Sonia.
Sappi che sarai sempre
viva, nei miei ricordi.
Ricordi belli e
indelebili, che serberò geloso al mio interno.
Sappi che fino a quando
sarò vivo io, sarai viva anche tu.
Sonia.
Ormai ne sono passati
di anni, da quel giorno.
Son successe, e mi son
successe, così tante cose, che. Ma ecco. Sappi che comunque, ogni tanto, un
pensiero per te ce l’ho sempre, e di solito l’onoro ascoltando “Il Testamento”,
canzone che Appino ha voluto dedicare al regista Mario Monicelli, e che io
voglio dedicare a te.
“E sono certo in pochi
possono capire,
ma davvero io son
felice di morire.
Ho fatto tutto quello
che dovevo fare,
ed ho sbagliato per il
gusto di sbagliare,
son stato sveglio
quando era meglio dormire,
e ho dormito solo per
ricominciare.
Son stato solo tutto il
tempo necessario,
a guardare gli altri,
non per fare il solitario,
ed ho creduto in tutti
per quel che ho potuto,
mi son rialzato sempre
dopo esser caduto,
ho preso in giro solo
quelli più potenti,
a loro ho preferito
sempre i pezzenti.
Me ne son fregato dei
giudizi della gente,
nessuno giudica se è un
poco intelligente,
ne ho amati molti
perché lo volevo fare,
tanti ne ho odiati ma
anche loro per amore,
ho preferito Gesù
Cristo a suo padre,
anche se entrambi non
li voglio al funerale.
Ho scelto tutto quello
che volevo fare,
e ho pagato ben
contento di pagare,
perché la scelta in fondo
è l'unica cosa
che rende questa vita
almeno dignitosa
…
Io ho scelto
esattamente tutto quel che sono,
senza la scelta io la
vita l'abbandono.
Ho scelto tutto, tutto
tranne il mio dolore,
lo ammazzo io, e non
c'è niente da capire”
Sonia.
Sappi che anch’io credo
ci sia poco da capire.
C’è solo da accettare, senza
giudicare.
Anche se certo. Prima
di perderti avrei desiderato abbracciarti, e poi farti ridere come una volta,
per l'ultima volta, e chiacchierare ancora un po’, ubriacarci insieme sino a
barcollare stonati, per poi aspettare l'alba fumando sigarette sottomarca,
comprate in qualche distributore automatico raggranellando spicci da tutte le
tasche.
Poi forse ti avrei
lasciata andare. Perchè come disse Emil Cioran: “Soltanto gli ottimisti si
suicidano, gli ottimisti che non possono più esserlo. Gli altri, non avendo
alcuna ragione per vivere, perché dovrebbero averne una per morire?”
Sonia.
Non mi manchi. Passano
anche mesi senza che ti penso. Ma poi. Mi basta ritrovare una tua foto, o una
tua lettera, o un tuo pensiero scritto in qualche mio quaderno universitario,
mi basta vedere un Ciao che arranca in salita, prendere una strada
contromano, sentir nominare il nome della tua città, o quello di Serrapetrona, o
sentire The Passenger di Iggy Pop, e, una fitta, una lacrima, mentre
sorrido, un po’ sbilenco.
Sonia.

▶ _RIGHE DI DATI_
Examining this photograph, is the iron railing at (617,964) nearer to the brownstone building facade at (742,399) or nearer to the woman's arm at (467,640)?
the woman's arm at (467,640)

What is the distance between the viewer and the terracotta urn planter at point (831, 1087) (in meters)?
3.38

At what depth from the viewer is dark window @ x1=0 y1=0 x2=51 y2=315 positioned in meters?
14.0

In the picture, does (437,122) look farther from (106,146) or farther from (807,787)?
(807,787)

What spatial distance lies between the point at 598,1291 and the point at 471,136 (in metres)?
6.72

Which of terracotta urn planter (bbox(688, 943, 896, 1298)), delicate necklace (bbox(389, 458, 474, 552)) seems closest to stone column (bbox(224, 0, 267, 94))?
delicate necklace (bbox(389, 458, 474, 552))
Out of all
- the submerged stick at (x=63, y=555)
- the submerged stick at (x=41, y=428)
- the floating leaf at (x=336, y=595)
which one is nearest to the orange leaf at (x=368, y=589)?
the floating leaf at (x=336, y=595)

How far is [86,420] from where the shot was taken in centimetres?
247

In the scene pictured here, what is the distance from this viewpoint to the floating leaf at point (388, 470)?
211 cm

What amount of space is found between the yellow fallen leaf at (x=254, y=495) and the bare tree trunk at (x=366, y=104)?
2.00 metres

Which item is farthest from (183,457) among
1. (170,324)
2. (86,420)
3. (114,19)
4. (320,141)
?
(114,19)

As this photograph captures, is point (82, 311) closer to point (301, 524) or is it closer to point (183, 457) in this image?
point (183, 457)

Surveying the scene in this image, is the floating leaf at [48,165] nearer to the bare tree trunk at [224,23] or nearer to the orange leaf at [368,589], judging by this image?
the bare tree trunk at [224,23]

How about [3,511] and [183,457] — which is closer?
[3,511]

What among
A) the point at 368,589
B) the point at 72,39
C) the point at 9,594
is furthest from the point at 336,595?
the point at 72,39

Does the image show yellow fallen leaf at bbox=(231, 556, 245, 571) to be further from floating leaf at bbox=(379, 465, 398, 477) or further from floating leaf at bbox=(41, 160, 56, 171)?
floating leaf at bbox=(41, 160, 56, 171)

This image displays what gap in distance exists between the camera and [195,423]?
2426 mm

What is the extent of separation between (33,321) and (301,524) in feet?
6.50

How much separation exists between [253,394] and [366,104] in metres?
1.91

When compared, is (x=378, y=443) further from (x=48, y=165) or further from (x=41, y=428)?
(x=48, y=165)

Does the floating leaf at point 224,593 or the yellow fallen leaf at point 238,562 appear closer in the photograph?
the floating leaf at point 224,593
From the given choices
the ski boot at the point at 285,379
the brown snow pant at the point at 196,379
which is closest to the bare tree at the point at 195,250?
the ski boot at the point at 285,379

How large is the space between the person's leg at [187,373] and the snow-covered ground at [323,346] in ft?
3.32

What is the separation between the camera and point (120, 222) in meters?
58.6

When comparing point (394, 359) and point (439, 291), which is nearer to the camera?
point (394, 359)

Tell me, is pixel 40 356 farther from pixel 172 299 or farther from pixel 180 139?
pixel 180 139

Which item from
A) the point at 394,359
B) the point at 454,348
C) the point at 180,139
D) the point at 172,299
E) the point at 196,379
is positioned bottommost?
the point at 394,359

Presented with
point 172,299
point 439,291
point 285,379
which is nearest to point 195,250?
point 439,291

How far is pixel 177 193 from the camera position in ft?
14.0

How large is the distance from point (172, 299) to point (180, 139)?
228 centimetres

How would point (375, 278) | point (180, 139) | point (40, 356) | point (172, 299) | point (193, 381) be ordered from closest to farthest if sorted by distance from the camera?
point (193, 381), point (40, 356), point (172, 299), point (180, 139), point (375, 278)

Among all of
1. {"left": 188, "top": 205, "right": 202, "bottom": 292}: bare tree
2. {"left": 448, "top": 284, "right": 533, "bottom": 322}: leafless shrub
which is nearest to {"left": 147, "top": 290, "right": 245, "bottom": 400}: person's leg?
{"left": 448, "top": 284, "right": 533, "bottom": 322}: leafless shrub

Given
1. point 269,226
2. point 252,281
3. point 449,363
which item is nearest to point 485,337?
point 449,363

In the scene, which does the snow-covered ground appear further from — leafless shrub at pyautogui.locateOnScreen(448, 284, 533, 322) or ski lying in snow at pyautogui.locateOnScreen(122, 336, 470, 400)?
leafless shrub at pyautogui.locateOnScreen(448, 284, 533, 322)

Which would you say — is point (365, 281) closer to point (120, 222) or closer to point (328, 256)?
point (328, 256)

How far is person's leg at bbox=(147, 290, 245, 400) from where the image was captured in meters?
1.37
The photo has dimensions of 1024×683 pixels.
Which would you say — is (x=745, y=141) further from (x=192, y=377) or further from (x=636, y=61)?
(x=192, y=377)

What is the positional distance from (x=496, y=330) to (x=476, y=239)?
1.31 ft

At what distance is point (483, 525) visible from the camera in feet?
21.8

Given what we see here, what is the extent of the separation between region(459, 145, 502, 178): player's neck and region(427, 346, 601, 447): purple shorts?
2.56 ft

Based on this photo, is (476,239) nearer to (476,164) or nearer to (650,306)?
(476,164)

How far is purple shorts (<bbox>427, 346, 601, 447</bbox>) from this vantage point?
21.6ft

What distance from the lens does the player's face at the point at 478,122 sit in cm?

▶ _ISTRUZIONE 1_
Riscrivi la lettera a Sonia da "Sappi che fino" fino a "felice di morire." compreso, scambiando "regista" con "cineasta".
▶ _ISTRUZIONE 2_
Prosegui la lettera a Sonia a partire dalla sua ultima riga.

▶ _RISPOSTA 1_
Sappi che fino a quando
sarò vivo io, sarai viva anche tu.
Sonia.
Ormai ne sono passati
di anni, da quel giorno.
Son successe, e mi son
successe, così tante cose, che. Ma ecco. Sappi che comunque, ogni tanto, un
pensiero per te ce l’ho sempre, e di solito l’onoro ascoltando “Il Testamento”,
canzone che Appino ha voluto dedicare al cineasta Mario Monicelli, e che io
voglio dedicare a te.
“E sono certo in pochi
possono capire,
ma davvero io son
felice di morire.

▶ _RISPOSTA 2_
E quando mi capita, di
ripensarti, mi torna in mente il giorno del tuo funerale.
Che giorno strano. Quasi
tutta la combriccola universitaria riunita, lì, tutti un po’ più vecchi ma sempre
uguali, e riuscimmo anche a ridere rivivendo vecchi momenti.
Ma poi al cimitero due
lacrime, mi gonfiarono gli occhi mentre un buffo tipo lavorava di cazzuola, due
lacrime che non scorderò mai.
Non era la prima volta
che entravo in quel cimitero. C’ero già stato. Proprio con te, quando morì tua
nonna, e mi fece così strano tornarci non più con te, bensì per te.
Solo due lacrime, che
non riuscirono neanche a correre giù nelle guance, rimaste nascoste dietro gli
occhiali da sole, due lacrime piccole, timide, ma dense, piene di te.
La prima nacque mentre
ripensavo a tutti i bei momenti trascorsi insieme;
la seconda nacque per
fare compagnia alla prima, perché da sola no, non ce la poteva fare.
Sonia.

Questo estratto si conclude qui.